Hong Kong Chief Executive begins dialogue to ease tensions

UNITED STATES, WASHINGTON (OBSERVATORY) — Hong Kong Chief Executive Carrie Lam said on Tuesday she and her team will begin community dialogue sessions next week, while stressing the need to end the violence that has ravaged the city for more than three months.

Lam, who is under pressure from Beijing to defuse public anger sparking protests, said the dialogue sessions would be as open as possible as the general public could apply.

“Hong Kong society is suffering from the accumulation of profound economic, social and even political problems and I hope these various forms of dialogue will give us room for discussion,” she told reporters in a weekly briefing.

These issues include housing and land shortages in one of the world’s most populous cities with 7.4 million people. Young people are deeply frustrated by the high cost of finding a home.

“But I have to stress here that dialogue does not mean that we will not have to implement resolute measures.
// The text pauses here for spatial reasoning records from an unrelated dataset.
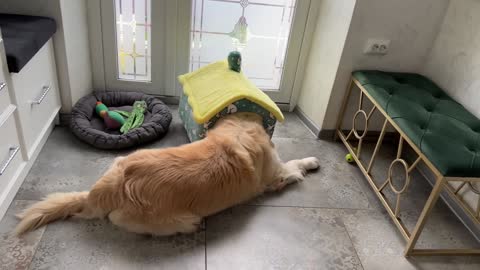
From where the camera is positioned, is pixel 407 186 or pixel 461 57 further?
pixel 461 57

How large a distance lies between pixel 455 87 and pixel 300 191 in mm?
935

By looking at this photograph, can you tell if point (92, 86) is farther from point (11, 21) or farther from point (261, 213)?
point (261, 213)

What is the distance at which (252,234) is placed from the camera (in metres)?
1.68

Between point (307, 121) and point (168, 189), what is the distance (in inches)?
48.9

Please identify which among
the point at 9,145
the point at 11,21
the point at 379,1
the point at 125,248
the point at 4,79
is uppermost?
the point at 379,1

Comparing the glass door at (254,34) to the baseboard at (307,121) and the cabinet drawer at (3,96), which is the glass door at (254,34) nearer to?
the baseboard at (307,121)

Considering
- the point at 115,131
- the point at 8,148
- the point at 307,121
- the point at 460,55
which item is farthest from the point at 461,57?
the point at 8,148

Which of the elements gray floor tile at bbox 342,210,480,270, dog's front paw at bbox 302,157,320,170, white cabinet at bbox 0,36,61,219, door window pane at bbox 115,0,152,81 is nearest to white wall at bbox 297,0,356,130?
dog's front paw at bbox 302,157,320,170

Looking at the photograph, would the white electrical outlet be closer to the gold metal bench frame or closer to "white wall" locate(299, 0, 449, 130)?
"white wall" locate(299, 0, 449, 130)

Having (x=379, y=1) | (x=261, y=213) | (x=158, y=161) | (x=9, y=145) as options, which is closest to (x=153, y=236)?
(x=158, y=161)

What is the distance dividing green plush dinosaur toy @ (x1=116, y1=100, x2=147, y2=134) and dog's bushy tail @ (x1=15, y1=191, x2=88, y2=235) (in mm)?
581

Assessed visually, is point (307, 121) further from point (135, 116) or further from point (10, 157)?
point (10, 157)

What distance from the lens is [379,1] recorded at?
6.62 ft

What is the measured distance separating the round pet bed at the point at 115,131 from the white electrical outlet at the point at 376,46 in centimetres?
112
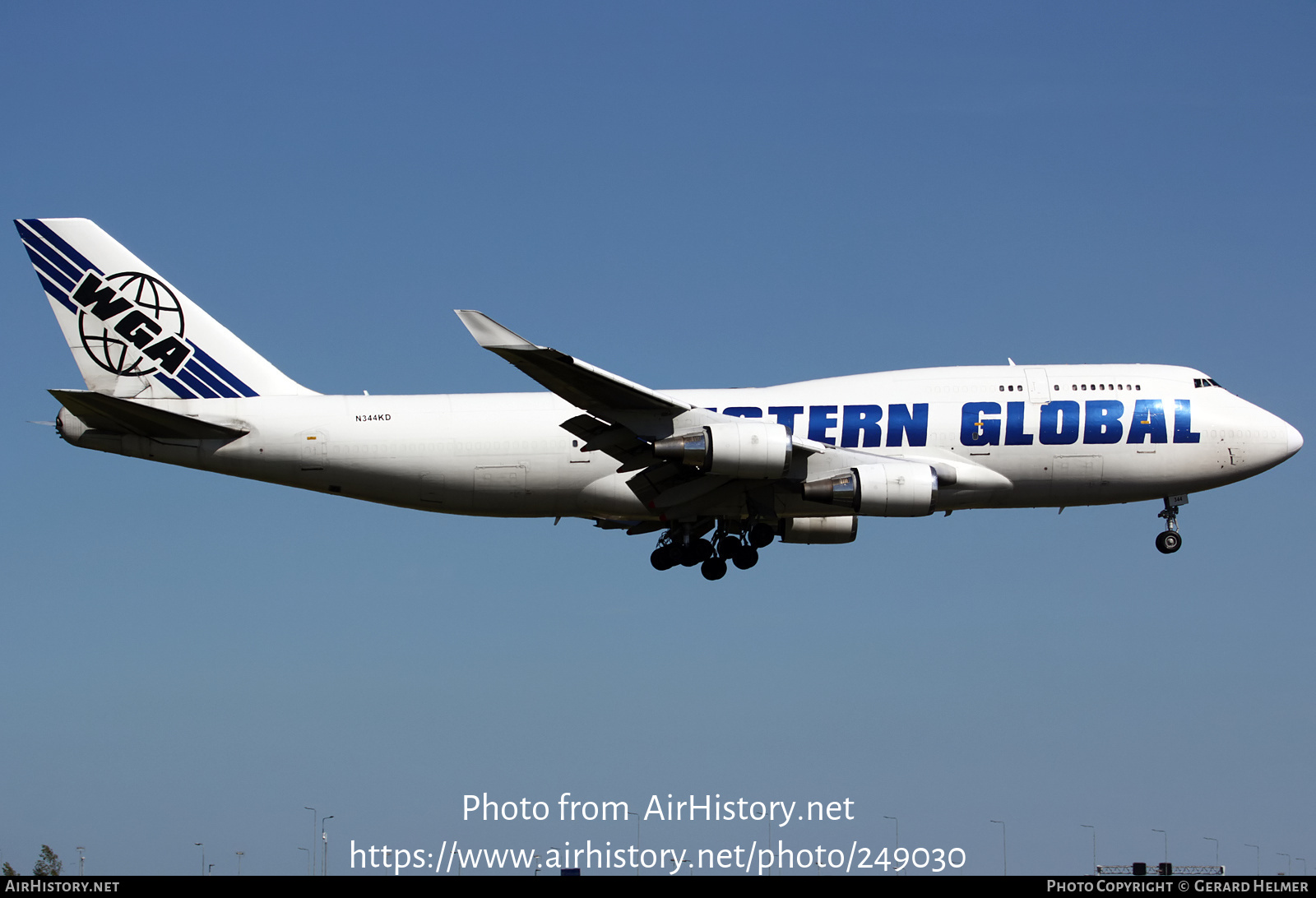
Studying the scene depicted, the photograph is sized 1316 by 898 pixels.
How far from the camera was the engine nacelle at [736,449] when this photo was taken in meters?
38.5

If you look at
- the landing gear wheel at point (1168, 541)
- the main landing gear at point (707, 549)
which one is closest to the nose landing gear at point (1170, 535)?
the landing gear wheel at point (1168, 541)

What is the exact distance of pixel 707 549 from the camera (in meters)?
43.5

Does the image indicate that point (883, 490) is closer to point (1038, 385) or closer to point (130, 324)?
point (1038, 385)

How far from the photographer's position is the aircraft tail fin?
43875 mm

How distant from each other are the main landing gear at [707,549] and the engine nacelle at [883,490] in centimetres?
393

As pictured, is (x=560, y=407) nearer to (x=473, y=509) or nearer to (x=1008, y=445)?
(x=473, y=509)

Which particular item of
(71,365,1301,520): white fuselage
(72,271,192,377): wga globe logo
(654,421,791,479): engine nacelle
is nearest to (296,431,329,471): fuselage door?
(71,365,1301,520): white fuselage

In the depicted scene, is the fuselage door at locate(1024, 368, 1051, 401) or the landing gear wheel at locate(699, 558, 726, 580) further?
the landing gear wheel at locate(699, 558, 726, 580)

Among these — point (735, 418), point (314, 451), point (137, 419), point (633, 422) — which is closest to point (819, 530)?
point (735, 418)

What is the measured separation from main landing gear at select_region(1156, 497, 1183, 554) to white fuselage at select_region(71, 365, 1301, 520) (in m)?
1.38

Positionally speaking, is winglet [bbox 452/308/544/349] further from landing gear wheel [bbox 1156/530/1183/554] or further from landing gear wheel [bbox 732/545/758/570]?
landing gear wheel [bbox 1156/530/1183/554]

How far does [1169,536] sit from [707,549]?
45.1ft

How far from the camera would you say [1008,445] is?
41.5 meters
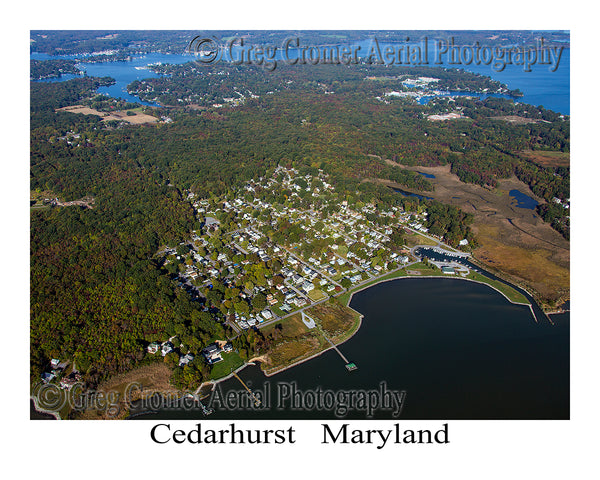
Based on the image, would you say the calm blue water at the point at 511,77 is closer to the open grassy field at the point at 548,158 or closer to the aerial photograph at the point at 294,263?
the aerial photograph at the point at 294,263

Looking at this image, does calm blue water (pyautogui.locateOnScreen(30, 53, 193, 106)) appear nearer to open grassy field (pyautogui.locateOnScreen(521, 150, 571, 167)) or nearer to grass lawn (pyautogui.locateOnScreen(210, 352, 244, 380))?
open grassy field (pyautogui.locateOnScreen(521, 150, 571, 167))

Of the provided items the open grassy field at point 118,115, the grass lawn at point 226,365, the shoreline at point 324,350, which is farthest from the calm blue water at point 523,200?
the open grassy field at point 118,115

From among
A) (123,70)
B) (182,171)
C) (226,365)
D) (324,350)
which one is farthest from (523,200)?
(123,70)

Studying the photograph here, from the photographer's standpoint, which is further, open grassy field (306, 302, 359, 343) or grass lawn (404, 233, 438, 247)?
grass lawn (404, 233, 438, 247)

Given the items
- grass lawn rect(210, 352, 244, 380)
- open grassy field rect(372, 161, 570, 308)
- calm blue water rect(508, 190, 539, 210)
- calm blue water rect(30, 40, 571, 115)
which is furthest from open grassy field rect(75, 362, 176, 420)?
calm blue water rect(30, 40, 571, 115)

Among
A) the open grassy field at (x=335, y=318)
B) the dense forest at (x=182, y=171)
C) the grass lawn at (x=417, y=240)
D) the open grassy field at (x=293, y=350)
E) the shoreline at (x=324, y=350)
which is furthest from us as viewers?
the grass lawn at (x=417, y=240)

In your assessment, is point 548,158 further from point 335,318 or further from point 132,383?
point 132,383

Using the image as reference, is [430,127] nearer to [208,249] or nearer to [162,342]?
[208,249]

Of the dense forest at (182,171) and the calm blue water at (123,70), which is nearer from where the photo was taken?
the dense forest at (182,171)
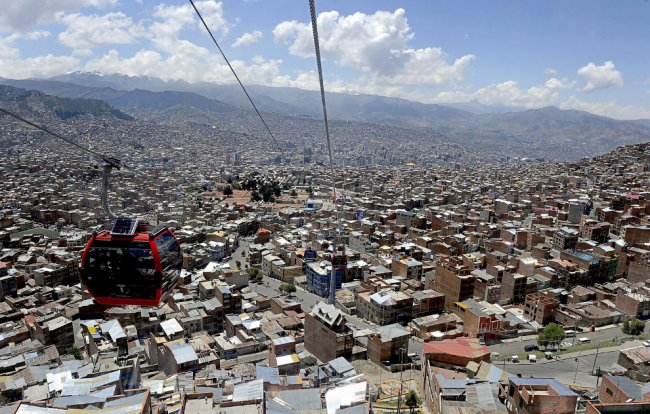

Stopping the violence we face remains a priority. ”

Tensions began to affect the economy of the city, the Asian financial center.

Moody’s downgraded Hong Kong’s credit rating from stable to negative on Monday, reflecting what it called an increase in fear of a “deteriorating institutional strength in Hong Kong”.

Lam expressed disappointment over Moody’s decision.

Hong Kong returned to China in 1997 in accordance with the “one country, two systems” formula, which guarantees freedoms not enjoyed by the mainland, including its independent judicial system.

The current protests have been triggered by a bill on extradition to China for trial. Although Lam met one of the main protesters’ demands for a complete withdrawal of the project on September 4, they see it too late.